## Tasks to complete:
**1.** In the development post, which earlier game does the author compare the semi-guided start of The Witness to?
**2.** Print the passage from the development post starting with "i loved that" and going on through "be a tester?", with every word unchanged.

## Excerpt to read:
•••••

We are starting to tinker around with the sky (this one is way too dark). Also, moving around a bunch of locations and adding some new ones.
I'm doing a couple of weeks' worth of serious map organization / reorganization in order to get the game to a point where we can playtest it at pretty much any time, and whoever sits down to play will have a reasonable experience. The game was in this kind of shape back in January, but we had to do a lot of work on game internals in order to get things where they needed to be, interactivity-wise, for the mid-stage of development. Now that most of that stuff is done, it's time to put the world/content back in playable shape; from there, new stuff can be added in a way that continuously fills out the world. Once I feel like the world is "full enough" we can leave the preproduction phase and start going into production (which is where we start caring about what the graphics look like, start seriously doing voice recordings, etc).
One area I've been working on for the past few days is the start of the game. It is meant to be a semi-guided experience that clues the player into what the game is about. (If you remember the beginning of Braid, it's something like that.) You may have seen the interior of the house (the white building on the left) in earlier blog posts:
The area just outside the house is a constrained path, but very soon the player exits this area and can freely roam an open world.
Most open-world games want to impress you with the hugeness of the world, and the corollary to that is that you spend a lot of time walking / riding / driving between places. The Witness takes the opposite philosophy: it wants the world to be as high-density as possible, just packed full of interesting things. As the island develops, we will be placing areas as close to each other as we can, within constraints. (Braid had a similar high-density philosophy -- though it manifested in a different way -- and many people appreciated that).
i loved that in Braid. the most amount of content in the least amount of time. this “high-density philosophy” makes the game feel packed with alot of content. Braid was 3 hours lond but you could play 15 minutes and feel satisfaction. p.s. is there a way i or a person outside your team could be a tester?
“Most open-world games want to impress you with the hugeness of the world, and the corollary to that is that you spend a lot of time walking / riding / driving between places. The Witness takes the opposite philosophy: it wants the world to be as high-density as possible, just packed full of interesting things. As the island develops, we will be placing areas as close to each other as we can, within constraints. ”

•••••

## Information supplied:
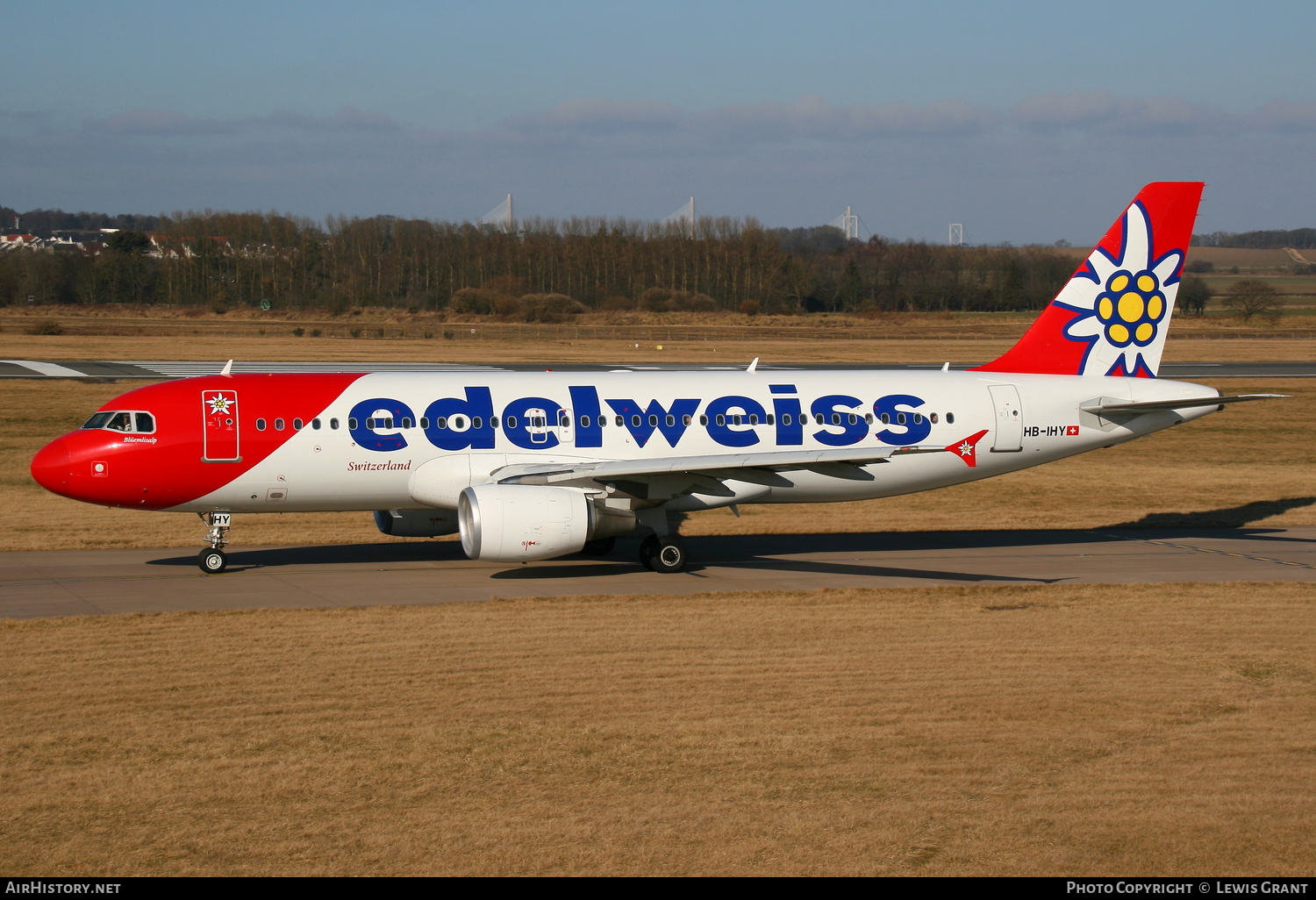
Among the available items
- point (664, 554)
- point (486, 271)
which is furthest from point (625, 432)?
point (486, 271)

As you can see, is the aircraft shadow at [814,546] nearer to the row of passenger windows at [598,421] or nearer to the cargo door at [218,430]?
the cargo door at [218,430]

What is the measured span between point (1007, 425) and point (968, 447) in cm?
110

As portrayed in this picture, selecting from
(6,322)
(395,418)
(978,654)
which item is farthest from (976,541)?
(6,322)

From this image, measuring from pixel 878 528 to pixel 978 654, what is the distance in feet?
44.8

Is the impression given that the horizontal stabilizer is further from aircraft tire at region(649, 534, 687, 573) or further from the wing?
aircraft tire at region(649, 534, 687, 573)

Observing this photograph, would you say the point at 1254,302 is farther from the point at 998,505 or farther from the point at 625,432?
the point at 625,432

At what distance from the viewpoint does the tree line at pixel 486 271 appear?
483ft

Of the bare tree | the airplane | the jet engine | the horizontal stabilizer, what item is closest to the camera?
the jet engine

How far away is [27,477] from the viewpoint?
119 feet

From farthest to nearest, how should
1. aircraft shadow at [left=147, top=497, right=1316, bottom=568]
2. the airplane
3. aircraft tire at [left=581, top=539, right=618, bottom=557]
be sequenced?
aircraft tire at [left=581, top=539, right=618, bottom=557], aircraft shadow at [left=147, top=497, right=1316, bottom=568], the airplane

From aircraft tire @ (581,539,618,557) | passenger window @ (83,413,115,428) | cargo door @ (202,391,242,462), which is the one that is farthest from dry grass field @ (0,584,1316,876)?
aircraft tire @ (581,539,618,557)

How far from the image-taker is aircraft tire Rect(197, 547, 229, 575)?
2420cm

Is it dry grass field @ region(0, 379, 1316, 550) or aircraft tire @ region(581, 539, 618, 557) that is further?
dry grass field @ region(0, 379, 1316, 550)

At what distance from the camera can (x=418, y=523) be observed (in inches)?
1038
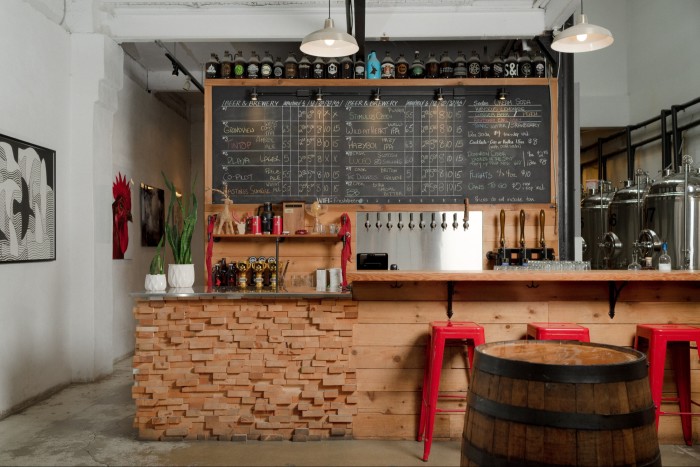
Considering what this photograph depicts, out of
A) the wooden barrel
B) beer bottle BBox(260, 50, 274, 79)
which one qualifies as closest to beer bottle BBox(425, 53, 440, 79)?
beer bottle BBox(260, 50, 274, 79)

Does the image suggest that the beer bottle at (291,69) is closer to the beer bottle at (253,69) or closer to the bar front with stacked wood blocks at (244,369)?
the beer bottle at (253,69)

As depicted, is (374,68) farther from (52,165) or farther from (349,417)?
(349,417)

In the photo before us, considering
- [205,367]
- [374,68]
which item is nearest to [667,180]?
[374,68]

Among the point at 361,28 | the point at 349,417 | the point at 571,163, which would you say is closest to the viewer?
the point at 349,417

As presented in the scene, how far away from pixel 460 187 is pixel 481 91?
962 millimetres

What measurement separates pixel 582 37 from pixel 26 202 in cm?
421

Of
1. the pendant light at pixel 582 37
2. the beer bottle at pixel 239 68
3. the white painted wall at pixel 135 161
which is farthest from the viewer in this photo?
the white painted wall at pixel 135 161

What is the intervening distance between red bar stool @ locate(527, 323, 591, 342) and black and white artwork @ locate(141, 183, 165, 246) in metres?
5.13

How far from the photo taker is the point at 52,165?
15.0ft

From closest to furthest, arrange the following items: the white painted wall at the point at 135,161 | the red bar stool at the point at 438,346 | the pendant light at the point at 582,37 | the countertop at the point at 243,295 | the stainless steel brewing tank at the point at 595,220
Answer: the red bar stool at the point at 438,346 → the countertop at the point at 243,295 → the pendant light at the point at 582,37 → the white painted wall at the point at 135,161 → the stainless steel brewing tank at the point at 595,220

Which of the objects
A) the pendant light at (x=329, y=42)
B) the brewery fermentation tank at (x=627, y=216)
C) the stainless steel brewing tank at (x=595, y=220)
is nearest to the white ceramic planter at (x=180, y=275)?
the pendant light at (x=329, y=42)

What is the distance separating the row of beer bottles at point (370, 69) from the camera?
5.36 meters

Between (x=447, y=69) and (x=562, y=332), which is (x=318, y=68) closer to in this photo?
(x=447, y=69)

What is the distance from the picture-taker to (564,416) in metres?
1.61
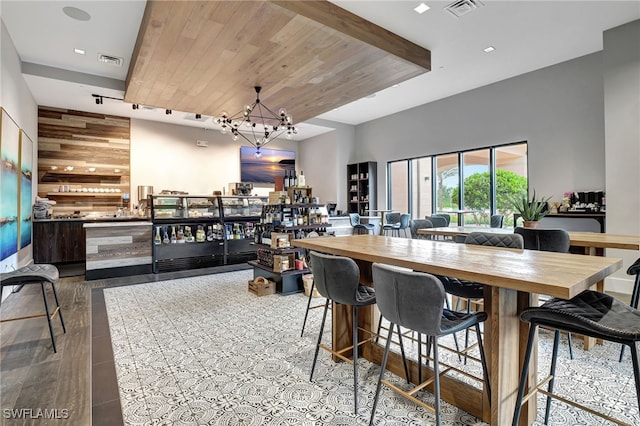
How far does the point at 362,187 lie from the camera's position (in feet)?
31.6

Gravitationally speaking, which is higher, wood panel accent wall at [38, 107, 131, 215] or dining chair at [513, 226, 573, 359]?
wood panel accent wall at [38, 107, 131, 215]

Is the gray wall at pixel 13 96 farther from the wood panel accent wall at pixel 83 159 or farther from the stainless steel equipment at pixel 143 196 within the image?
the stainless steel equipment at pixel 143 196

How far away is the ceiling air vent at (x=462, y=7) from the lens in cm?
383

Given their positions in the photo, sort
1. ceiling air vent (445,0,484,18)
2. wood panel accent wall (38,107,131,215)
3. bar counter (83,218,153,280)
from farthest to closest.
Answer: wood panel accent wall (38,107,131,215) < bar counter (83,218,153,280) < ceiling air vent (445,0,484,18)

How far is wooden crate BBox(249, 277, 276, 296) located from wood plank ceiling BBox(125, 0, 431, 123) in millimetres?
2976

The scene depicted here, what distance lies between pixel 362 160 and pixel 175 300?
22.6ft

•••••

## Exercise answers:
**1.** Braid

**2.**
i loved that in Braid. the most amount of content in the least amount of time. this “high-density philosophy” makes the game feel packed with alot of content. Braid was 3 hours lond but you could play 15 minutes and feel satisfaction. p.s. is there a way i or a person outside your team could be a tester?